The world economy has seen a 40 percent drop in oil prices since mid-June, partly because of a recent Saudi Arabia decision to not cut oil production in the face of global oversupply. This price drop, should it last more than a few months, raises the issue: Will low prices end or seriously diminish the revolution in oil production in the U.S. created by hydraulic fracturing and other related technologies?
In the short term, data from the U.S. Energy Information Administration (EIA) show that the U.S. industry is weathering the price drop well so far. The EIA’S weekly oil production report shows that U.S. crude oil output actually increased from last week over the weeks before to its highest level ever: over 9 million barrels per day. Comparing financial statistics EIA gathered on 30 publicly traded companies operating in tight oil areas for the 3rd quarter of 2013 to those of the third quarter 2014 shows that net income is way up, debt increases are much smaller and return on equity rose from about 7 percent to about 23 percent. They are also protecting themselves from falling oil prices by hedging. Nevertheless, what are termed asset impairments rose, which means that companies are writing down the value of the reserves because of lower oil prices.

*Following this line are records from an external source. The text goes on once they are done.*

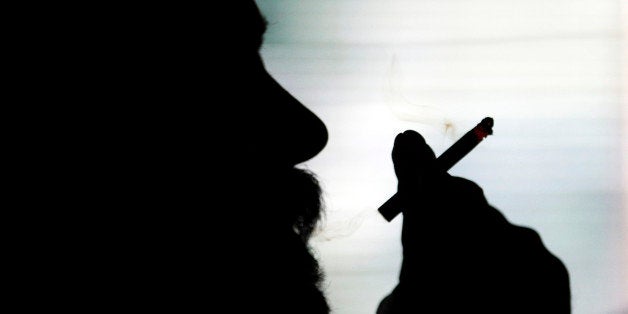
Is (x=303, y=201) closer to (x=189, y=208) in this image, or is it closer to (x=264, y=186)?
(x=264, y=186)

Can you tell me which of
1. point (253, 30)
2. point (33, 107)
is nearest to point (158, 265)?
point (33, 107)

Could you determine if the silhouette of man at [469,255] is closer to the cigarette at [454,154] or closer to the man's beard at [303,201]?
the cigarette at [454,154]

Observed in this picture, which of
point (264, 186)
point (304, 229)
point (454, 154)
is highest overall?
point (454, 154)

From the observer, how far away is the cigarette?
85cm

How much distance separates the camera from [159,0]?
0.85 metres

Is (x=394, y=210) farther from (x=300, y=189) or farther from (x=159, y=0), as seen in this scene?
(x=159, y=0)

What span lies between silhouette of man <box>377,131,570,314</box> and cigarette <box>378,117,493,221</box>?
42mm

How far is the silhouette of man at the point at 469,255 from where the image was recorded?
0.78 m

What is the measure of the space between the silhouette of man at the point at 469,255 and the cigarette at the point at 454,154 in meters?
0.04

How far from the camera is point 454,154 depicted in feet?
2.78

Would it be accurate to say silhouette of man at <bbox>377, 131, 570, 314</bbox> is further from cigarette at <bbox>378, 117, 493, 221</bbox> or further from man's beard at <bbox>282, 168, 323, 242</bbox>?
man's beard at <bbox>282, 168, 323, 242</bbox>

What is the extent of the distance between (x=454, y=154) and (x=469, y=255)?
0.17m

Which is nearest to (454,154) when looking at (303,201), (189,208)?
(303,201)

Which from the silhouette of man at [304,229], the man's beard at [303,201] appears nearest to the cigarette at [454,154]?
the silhouette of man at [304,229]
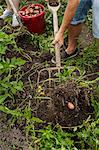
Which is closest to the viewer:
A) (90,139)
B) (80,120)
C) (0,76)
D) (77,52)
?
(90,139)

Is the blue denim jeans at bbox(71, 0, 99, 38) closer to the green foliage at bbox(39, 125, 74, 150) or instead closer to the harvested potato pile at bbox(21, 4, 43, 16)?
the harvested potato pile at bbox(21, 4, 43, 16)

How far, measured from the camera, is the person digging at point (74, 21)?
9.32 feet

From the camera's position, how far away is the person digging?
9.32ft

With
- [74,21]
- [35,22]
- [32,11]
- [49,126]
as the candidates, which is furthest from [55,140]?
[32,11]

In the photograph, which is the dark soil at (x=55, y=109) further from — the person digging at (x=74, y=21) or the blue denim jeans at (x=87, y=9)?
the blue denim jeans at (x=87, y=9)

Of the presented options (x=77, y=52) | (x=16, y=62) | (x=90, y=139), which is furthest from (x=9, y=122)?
(x=77, y=52)

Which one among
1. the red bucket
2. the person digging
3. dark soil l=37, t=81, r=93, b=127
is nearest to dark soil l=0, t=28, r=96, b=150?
dark soil l=37, t=81, r=93, b=127

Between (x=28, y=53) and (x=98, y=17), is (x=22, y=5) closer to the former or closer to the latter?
(x=28, y=53)

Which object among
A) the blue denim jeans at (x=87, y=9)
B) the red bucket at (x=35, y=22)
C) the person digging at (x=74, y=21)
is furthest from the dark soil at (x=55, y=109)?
the red bucket at (x=35, y=22)

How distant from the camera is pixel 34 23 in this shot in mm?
3748

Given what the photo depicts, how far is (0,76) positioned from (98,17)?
3.21ft

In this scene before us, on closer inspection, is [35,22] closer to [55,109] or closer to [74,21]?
[74,21]

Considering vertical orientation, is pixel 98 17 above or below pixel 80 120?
above

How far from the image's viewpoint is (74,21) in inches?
132
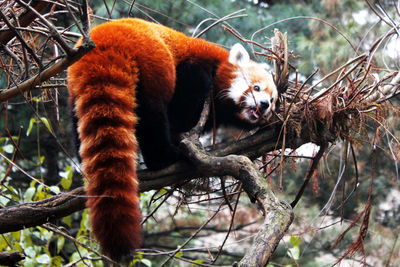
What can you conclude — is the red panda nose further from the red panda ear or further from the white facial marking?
the red panda ear

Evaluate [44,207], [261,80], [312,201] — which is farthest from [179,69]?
[312,201]

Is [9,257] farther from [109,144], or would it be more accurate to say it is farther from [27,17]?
[27,17]

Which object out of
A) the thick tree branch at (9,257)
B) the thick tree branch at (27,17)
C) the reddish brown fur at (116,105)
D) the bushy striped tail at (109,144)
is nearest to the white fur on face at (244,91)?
the reddish brown fur at (116,105)

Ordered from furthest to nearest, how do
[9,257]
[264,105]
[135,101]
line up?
[264,105] → [135,101] → [9,257]

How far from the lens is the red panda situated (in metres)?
1.96

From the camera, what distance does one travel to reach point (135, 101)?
102 inches

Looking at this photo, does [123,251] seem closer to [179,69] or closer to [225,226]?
[179,69]

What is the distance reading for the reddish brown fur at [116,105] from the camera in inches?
75.1

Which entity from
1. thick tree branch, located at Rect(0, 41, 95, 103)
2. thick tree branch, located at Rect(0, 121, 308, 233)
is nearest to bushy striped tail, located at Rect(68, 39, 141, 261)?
thick tree branch, located at Rect(0, 121, 308, 233)

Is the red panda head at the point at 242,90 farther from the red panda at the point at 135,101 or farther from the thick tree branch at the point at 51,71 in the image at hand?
the thick tree branch at the point at 51,71

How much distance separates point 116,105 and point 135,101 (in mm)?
244

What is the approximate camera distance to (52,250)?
580cm

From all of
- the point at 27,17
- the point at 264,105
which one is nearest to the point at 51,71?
the point at 27,17

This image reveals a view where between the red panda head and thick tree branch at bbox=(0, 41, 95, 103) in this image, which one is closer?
thick tree branch at bbox=(0, 41, 95, 103)
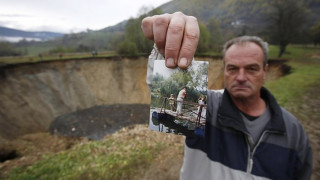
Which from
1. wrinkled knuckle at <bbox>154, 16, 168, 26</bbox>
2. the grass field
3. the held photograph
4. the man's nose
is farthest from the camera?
the grass field

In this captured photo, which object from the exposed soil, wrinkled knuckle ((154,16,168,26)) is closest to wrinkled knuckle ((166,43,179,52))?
wrinkled knuckle ((154,16,168,26))

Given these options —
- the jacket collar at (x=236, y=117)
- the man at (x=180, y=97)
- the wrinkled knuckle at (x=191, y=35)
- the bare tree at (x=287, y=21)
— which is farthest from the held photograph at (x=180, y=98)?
the bare tree at (x=287, y=21)

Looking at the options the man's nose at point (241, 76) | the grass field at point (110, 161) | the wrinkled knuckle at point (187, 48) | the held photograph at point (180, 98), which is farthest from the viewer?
the grass field at point (110, 161)

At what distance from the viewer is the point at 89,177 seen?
5477mm

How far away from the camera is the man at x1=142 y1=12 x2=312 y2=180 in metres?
1.80

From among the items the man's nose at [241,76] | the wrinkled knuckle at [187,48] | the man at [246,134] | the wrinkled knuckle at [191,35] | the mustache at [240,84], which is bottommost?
the man at [246,134]

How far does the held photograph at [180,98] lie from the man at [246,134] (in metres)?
0.35

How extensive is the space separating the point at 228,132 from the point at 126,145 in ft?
21.1

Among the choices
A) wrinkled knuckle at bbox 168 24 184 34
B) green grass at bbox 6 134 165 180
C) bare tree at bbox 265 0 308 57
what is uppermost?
bare tree at bbox 265 0 308 57

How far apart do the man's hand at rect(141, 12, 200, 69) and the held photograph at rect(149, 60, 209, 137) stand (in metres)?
0.07

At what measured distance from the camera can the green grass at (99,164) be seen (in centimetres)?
560

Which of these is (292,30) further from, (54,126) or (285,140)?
(54,126)

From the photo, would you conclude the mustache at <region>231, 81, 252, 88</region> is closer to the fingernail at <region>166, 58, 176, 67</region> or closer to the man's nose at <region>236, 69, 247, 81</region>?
the man's nose at <region>236, 69, 247, 81</region>

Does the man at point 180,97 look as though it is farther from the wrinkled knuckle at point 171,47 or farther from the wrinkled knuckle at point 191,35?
the wrinkled knuckle at point 191,35
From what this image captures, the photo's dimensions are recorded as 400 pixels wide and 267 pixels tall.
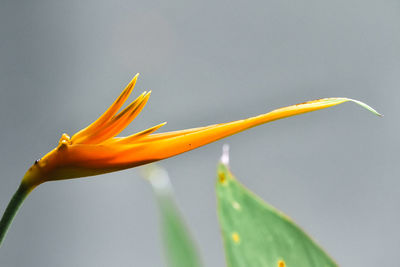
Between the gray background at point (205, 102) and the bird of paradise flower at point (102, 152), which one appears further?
the gray background at point (205, 102)

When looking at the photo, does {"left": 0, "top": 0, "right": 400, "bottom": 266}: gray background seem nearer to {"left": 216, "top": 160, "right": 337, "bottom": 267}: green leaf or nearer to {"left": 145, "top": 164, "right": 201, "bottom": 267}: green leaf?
{"left": 145, "top": 164, "right": 201, "bottom": 267}: green leaf

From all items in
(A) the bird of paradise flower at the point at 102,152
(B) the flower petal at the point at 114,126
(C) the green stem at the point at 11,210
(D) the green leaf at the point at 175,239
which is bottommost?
(D) the green leaf at the point at 175,239

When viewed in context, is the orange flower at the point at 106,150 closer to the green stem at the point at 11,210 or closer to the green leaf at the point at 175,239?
the green stem at the point at 11,210

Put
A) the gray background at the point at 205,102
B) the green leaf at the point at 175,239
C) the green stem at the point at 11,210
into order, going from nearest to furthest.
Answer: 1. the green stem at the point at 11,210
2. the green leaf at the point at 175,239
3. the gray background at the point at 205,102

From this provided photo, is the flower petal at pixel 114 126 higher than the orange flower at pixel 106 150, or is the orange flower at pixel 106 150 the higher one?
the flower petal at pixel 114 126

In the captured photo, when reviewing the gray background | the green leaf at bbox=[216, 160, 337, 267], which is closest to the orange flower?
the green leaf at bbox=[216, 160, 337, 267]

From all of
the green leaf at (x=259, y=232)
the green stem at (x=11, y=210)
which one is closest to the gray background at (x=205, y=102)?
the green leaf at (x=259, y=232)
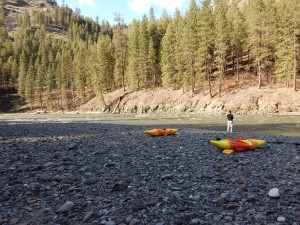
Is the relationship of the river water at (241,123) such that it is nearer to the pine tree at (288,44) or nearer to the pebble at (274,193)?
the pine tree at (288,44)

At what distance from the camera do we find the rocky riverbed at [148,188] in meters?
5.40

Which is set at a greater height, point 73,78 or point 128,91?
point 73,78

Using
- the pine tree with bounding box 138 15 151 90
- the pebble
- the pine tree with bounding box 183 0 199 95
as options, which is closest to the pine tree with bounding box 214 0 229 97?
the pine tree with bounding box 183 0 199 95

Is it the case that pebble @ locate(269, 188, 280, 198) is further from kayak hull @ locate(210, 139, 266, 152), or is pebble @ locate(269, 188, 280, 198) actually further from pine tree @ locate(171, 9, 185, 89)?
pine tree @ locate(171, 9, 185, 89)

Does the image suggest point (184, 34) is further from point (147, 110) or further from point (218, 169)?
point (218, 169)

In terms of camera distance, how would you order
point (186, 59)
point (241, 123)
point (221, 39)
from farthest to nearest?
point (186, 59) < point (221, 39) < point (241, 123)

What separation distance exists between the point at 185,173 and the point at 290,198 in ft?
9.86


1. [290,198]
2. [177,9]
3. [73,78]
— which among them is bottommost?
[290,198]

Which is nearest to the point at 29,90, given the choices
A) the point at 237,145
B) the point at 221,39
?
the point at 221,39

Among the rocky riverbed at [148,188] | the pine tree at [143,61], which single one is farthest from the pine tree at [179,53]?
the rocky riverbed at [148,188]

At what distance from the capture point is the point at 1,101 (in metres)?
106

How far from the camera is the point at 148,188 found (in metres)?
6.97

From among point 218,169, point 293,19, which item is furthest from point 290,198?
point 293,19

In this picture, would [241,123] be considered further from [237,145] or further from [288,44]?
[288,44]
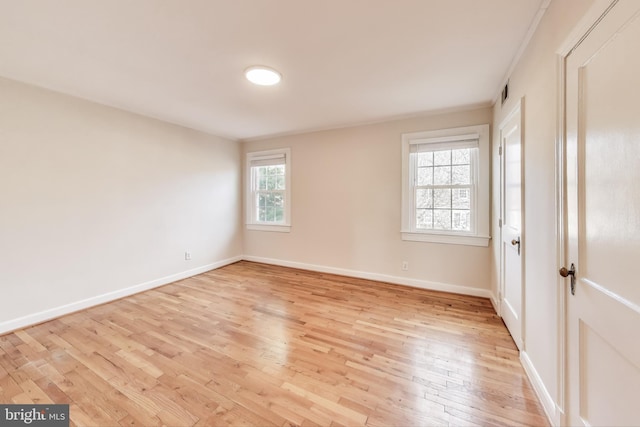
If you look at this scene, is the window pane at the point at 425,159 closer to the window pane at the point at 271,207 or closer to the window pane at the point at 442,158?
the window pane at the point at 442,158

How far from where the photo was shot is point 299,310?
279cm

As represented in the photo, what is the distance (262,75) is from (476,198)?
2.90 metres

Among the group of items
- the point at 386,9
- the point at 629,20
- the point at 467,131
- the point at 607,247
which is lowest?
the point at 607,247

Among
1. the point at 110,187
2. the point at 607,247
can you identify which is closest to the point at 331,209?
the point at 110,187

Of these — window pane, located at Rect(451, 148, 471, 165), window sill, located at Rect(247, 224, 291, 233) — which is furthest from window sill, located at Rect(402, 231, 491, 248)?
window sill, located at Rect(247, 224, 291, 233)

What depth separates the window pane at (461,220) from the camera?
3230mm

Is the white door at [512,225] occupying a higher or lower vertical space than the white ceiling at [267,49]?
lower

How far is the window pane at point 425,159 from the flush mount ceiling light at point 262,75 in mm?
2174

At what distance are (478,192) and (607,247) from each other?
7.65ft

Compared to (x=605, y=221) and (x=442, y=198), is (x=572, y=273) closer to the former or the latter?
(x=605, y=221)

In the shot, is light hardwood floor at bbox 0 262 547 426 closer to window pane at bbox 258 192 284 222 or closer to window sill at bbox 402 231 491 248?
window sill at bbox 402 231 491 248

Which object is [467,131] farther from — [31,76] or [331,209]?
[31,76]

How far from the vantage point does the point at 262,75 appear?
91.1 inches

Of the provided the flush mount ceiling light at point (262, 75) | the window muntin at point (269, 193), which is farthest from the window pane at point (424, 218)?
the flush mount ceiling light at point (262, 75)
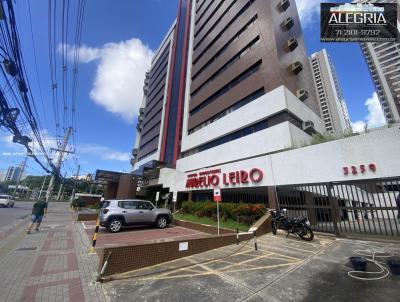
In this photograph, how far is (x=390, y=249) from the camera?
7113 millimetres

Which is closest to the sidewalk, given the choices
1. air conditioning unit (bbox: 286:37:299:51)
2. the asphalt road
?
the asphalt road

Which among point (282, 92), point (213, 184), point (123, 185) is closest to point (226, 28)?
point (282, 92)

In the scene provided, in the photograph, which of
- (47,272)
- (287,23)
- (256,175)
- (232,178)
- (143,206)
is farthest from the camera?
(287,23)

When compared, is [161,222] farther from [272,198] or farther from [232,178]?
[272,198]

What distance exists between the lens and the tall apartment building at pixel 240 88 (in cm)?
1786

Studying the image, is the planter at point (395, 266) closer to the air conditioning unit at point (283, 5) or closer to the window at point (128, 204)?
the window at point (128, 204)

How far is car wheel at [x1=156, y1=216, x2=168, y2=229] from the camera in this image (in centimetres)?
1350

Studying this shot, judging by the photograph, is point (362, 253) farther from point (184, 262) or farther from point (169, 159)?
point (169, 159)

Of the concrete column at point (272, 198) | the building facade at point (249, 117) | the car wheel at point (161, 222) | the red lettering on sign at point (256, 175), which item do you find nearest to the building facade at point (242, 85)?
the building facade at point (249, 117)

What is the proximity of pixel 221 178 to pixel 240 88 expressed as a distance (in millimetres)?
10704

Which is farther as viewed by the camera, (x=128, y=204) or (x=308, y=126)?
(x=308, y=126)

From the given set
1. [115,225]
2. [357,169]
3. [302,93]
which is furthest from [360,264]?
[302,93]

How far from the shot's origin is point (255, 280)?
4.80m

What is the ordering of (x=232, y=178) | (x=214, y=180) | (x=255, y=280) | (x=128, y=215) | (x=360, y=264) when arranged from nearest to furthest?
(x=255, y=280)
(x=360, y=264)
(x=128, y=215)
(x=232, y=178)
(x=214, y=180)
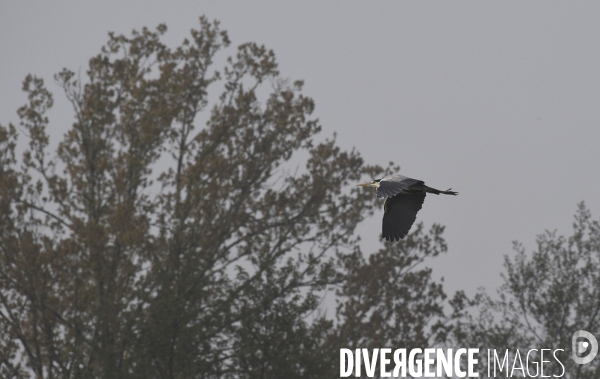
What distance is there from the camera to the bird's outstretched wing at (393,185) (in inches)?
491

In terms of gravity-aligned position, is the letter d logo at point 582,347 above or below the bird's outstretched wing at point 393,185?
above

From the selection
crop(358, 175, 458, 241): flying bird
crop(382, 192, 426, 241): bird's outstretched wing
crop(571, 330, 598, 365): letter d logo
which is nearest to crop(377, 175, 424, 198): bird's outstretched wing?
crop(358, 175, 458, 241): flying bird

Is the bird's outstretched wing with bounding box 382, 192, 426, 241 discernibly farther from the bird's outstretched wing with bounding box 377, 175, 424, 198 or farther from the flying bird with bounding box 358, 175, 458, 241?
the bird's outstretched wing with bounding box 377, 175, 424, 198

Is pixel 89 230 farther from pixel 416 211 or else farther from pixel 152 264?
pixel 416 211

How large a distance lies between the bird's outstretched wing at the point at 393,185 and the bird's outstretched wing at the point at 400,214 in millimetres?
667

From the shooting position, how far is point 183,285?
63.2 feet

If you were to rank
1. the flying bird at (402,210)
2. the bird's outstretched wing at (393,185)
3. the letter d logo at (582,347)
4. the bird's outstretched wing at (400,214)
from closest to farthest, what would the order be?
the bird's outstretched wing at (393,185) < the flying bird at (402,210) < the bird's outstretched wing at (400,214) < the letter d logo at (582,347)

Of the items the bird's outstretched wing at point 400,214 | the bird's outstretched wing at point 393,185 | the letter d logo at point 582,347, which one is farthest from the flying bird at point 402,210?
the letter d logo at point 582,347

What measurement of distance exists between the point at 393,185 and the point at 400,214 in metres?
1.47

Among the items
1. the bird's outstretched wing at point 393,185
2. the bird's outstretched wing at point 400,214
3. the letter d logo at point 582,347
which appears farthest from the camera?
the letter d logo at point 582,347

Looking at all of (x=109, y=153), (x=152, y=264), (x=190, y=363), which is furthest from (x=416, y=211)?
(x=109, y=153)

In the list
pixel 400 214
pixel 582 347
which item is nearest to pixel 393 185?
pixel 400 214

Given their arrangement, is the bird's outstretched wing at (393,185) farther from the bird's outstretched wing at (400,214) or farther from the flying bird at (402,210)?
the bird's outstretched wing at (400,214)

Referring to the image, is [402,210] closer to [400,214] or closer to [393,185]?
[400,214]
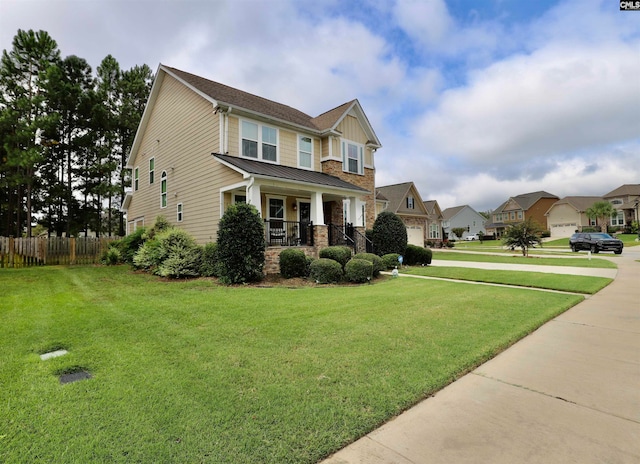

While these statistics present a fairly rosy picture, not included in the EIA survey are the smaller, privately held companies, whose finances may be less able to withstand low oil prices for very long. The result may be industry consolidation, a good thing for the environment if you believe that the larger, publicly traded companies are better stewards.
If prices hover in the $60-70 per barrel range for some time more, will the pain eventually be felt in the oil patch? The relationship between the marginal costs of extracting a barrel of oil and the oil price is key. There is large variation in well productivity. Even in the most favorable locations. Thus, the industry says that some wells in the Bakken shale formation in North Dakota, for instance, start to become uneconomic at $70 per barrel, with significant numbers uneconomic at $60. The current price is $71, up from $66 a few days ago.
One thing is clear: exploiting tight oil deposits requires a lot of churning, tight oil wells decline in productivity much faster than conventional wells, which means there is a continuous need for financing, drilling rigs, and gathering lines, not to mention railroad cars to transport Bakken oil. If prices don’t rise soon, this churning will stop. The major companies, in particular, will be quick to exit when expected rates of return fall below those of other investments. While localized and even state level economic disruptions will follow, some slow down might have a silver lining for the environment (beyond the slowdown itself), if it allows time for improvements in regulations in places like North Dakota.
But in the longer term, higher oil prices are likely, primarily because of increased population and oil demand in growing developing countries and the limited ability of major supplying countries like Russia and Saudi Arabia to withstand the cut in their revenues. To help supply this growing demand, as we have said in previous blogs, it makes economic sense for the U.S. crude oil export ban to be lifted.